C’est une grande question, il va surement y avoir un effet de cliquet. Les billets échangeables pourraient devenir la norme et les billets non échangeables et non remboursables seraient l’équivalent qu’un « tarif mini », c’est-à-dire avec une vraie baisse du prix du billet. C’est une solution qui pourrait rester et évoluer, tout en sachant que c’est contraignant pour les compagnies, en particulier pour le revenue management.

➡️ Que pensez-vous de mettre en place un Passeport sanitaire ?

Il existe déjà un carnet vaccinal à destination de certains pays, par exemple, pour la fièvre jaune, c’est donc faisable. En revanche, cela ne peut fonctionner que les si les pays à l’intérieur d’un espace donné appliquent tous la même politique. Cette problématique doit se régler à minima au niveau européen.
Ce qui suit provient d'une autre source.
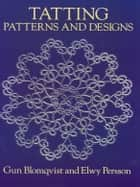 Tatting Patterns and Designs ebook by Gun Blomqvist, Elwy Persson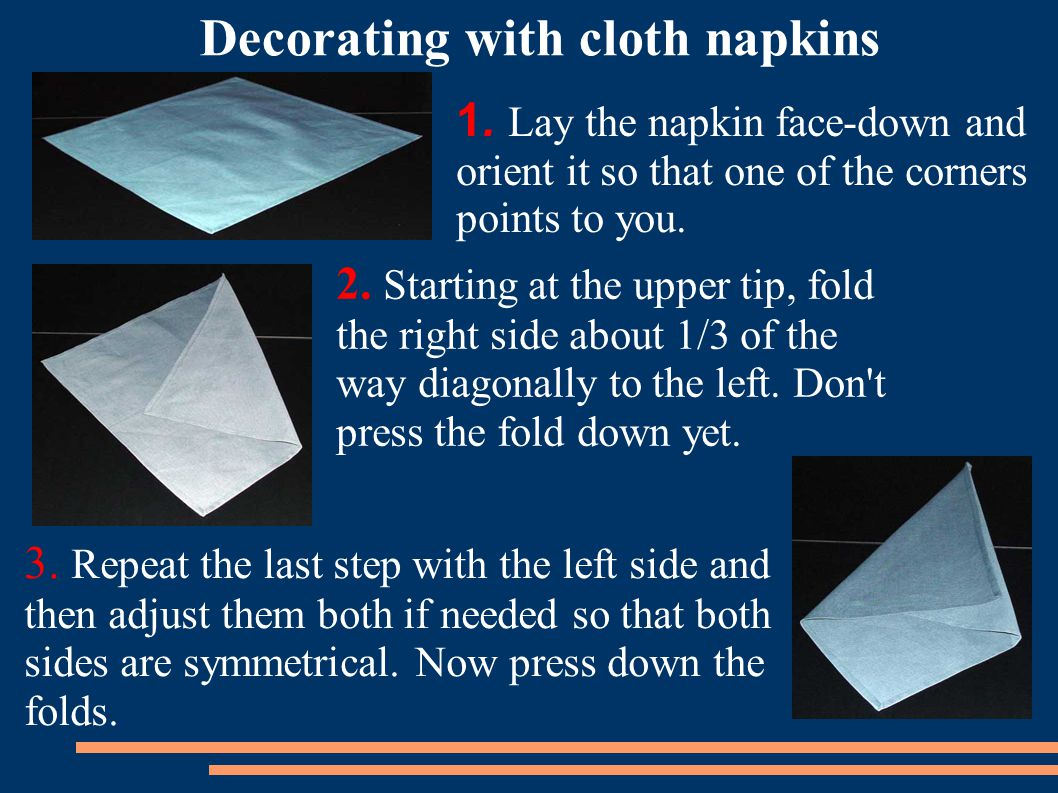 1.Lay the napkin face-down and orient it so that one of the corners points to you.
Or un vrai manque de coordination existe, et il n’y a pas deux pays qui ont la même posture face au vaccin ou à la gestion des frontières suite aux nouveaux variants…

➡️ Croyez-vous en une Evolution du paysage concurrentiel européen ?
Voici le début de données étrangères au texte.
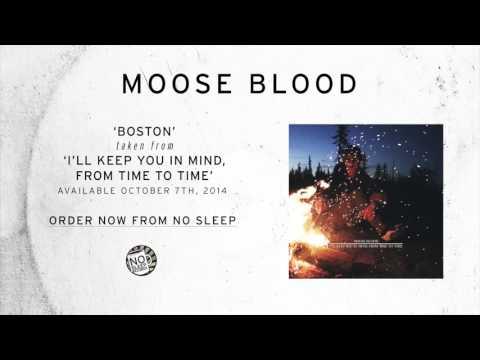 Moose Blood - Boston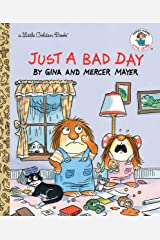 Just a Bad Day (Little Golden Book) Kindle Edition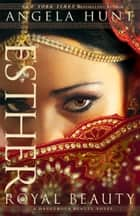 Esther (A Dangerous Beauty Novel Book #1) - Royal Beauty ebook by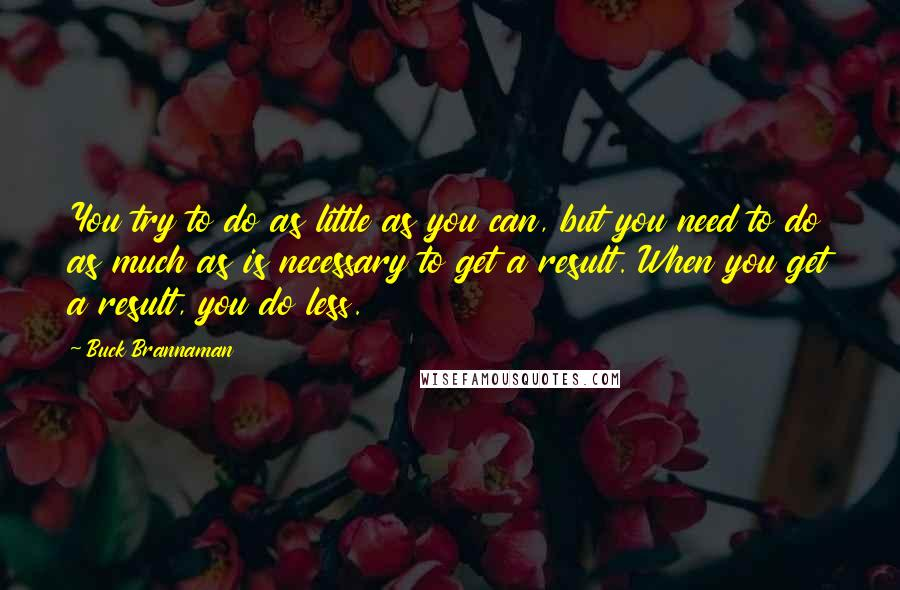 Buck Brannaman quotes: You try to do as little as you can, but you need to do as much as is necessary to get a result. When you get a result, you do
L’Europe est le continent qui souffre le plus car nous n’avons pas de politique commune de gestion des frontières mais une multitude de petits pays gérés de façon autonome. Dans l’immédiat, les compagnies limitent la vitesse à la laquelle elles brulent de la trésorerie. Des opportunités existent. Cependant à court terme, il n’y a pas vraiment de justification économique pour une low-cost ou compagnie traditionnelle à acheter une autre compagnie. D’autant plus, que les compagnies sont actuellement en surcapacité. Les marchés aériens européens et français restent cependant trop fragmentés, la multitude de petits acteurs ne permet pas de générer des économies d’échelles suffisantes.